→ **Work required**:
Recast the listing as a two-column CSV with the headers text and reply, giving one row per entry with each field quoted and any line breaks replaced by spaces. Begin at the start of the listing and stop after the line that has "184 millimetres".
::::::::::
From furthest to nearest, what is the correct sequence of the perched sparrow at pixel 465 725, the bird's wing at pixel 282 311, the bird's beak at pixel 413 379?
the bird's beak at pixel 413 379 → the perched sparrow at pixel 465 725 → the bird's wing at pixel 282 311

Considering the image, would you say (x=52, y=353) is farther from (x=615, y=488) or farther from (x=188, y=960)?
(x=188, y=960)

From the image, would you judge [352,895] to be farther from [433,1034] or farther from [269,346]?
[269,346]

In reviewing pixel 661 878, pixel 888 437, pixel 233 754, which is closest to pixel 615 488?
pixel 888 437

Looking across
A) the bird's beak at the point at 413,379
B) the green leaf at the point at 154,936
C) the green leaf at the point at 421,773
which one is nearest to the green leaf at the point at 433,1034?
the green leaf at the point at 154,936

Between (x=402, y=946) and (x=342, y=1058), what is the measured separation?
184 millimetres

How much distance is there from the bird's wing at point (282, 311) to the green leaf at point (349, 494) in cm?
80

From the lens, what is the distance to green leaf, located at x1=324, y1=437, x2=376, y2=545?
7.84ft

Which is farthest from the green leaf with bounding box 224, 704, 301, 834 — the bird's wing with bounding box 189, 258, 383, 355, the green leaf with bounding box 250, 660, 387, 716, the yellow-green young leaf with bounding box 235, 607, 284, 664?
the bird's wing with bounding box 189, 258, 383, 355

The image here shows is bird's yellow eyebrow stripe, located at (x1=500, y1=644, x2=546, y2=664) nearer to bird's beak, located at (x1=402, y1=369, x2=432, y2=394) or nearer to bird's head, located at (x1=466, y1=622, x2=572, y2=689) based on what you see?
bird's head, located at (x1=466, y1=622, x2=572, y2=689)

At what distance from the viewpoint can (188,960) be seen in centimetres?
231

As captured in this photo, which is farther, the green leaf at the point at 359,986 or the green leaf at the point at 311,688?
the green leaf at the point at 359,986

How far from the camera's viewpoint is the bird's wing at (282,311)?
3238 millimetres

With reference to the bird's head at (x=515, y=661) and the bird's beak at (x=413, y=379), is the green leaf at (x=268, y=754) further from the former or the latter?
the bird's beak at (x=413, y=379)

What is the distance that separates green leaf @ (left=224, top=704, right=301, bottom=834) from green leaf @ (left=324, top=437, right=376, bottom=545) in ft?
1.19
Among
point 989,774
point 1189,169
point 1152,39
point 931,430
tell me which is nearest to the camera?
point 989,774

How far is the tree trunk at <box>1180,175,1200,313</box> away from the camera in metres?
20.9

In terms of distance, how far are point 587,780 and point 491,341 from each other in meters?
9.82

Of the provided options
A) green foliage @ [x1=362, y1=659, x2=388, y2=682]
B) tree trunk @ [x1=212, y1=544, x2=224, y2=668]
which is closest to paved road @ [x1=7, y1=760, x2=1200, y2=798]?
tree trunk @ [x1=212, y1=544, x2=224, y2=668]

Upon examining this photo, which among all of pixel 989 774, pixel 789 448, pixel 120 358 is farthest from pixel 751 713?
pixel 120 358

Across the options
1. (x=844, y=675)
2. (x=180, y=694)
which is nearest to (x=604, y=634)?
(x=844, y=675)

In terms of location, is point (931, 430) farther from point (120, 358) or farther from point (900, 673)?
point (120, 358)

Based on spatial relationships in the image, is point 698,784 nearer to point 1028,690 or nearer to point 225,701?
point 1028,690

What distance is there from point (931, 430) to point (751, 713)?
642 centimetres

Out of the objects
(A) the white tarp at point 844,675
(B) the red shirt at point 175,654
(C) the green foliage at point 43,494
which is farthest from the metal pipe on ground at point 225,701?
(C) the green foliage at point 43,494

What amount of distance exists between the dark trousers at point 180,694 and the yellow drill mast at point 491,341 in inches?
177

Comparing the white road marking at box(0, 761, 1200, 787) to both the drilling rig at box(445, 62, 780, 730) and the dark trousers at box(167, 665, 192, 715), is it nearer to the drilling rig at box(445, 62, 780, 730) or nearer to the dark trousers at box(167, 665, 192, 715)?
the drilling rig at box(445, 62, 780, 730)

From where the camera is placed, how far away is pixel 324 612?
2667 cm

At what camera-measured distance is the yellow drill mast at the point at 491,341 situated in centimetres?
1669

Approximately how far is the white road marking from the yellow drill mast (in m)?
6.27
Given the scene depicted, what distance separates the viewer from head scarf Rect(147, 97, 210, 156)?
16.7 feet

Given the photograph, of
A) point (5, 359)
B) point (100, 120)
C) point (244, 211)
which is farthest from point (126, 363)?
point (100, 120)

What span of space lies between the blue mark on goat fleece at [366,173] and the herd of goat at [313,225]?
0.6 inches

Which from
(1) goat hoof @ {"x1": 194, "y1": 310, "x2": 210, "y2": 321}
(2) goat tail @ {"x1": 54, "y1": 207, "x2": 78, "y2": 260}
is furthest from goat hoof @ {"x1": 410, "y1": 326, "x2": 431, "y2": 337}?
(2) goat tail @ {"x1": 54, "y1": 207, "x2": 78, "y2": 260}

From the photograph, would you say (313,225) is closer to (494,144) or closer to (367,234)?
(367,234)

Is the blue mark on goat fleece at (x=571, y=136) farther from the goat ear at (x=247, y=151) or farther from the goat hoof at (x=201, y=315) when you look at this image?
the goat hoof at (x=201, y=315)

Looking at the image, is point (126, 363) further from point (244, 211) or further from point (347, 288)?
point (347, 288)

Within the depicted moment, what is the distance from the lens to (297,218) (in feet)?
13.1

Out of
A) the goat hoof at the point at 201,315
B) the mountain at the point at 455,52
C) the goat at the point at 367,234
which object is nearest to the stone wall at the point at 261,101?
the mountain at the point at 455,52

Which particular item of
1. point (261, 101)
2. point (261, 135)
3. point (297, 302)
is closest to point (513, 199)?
::::::::::
→ **Full output**:
text,reply
"From furthest to nearest, what is the correct sequence of the perched sparrow at pixel 465 725, the bird's wing at pixel 282 311, the bird's beak at pixel 413 379?","the bird's beak at pixel 413 379 → the perched sparrow at pixel 465 725 → the bird's wing at pixel 282 311"
"Considering the image, would you say (x=52, y=353) is farther from (x=615, y=488) or farther from (x=188, y=960)?","(x=188, y=960)"
"From the image, would you judge [352,895] to be farther from [433,1034] or farther from [269,346]?","[269,346]"
"In reviewing pixel 661 878, pixel 888 437, pixel 233 754, which is closest to pixel 615 488?","pixel 888 437"
"Looking across A) the bird's beak at the point at 413,379 B) the green leaf at the point at 154,936 C) the green leaf at the point at 421,773 which one is nearest to the green leaf at the point at 433,1034?","the green leaf at the point at 154,936"
"Between (x=402, y=946) and (x=342, y=1058), what is the measured separation?","184 millimetres"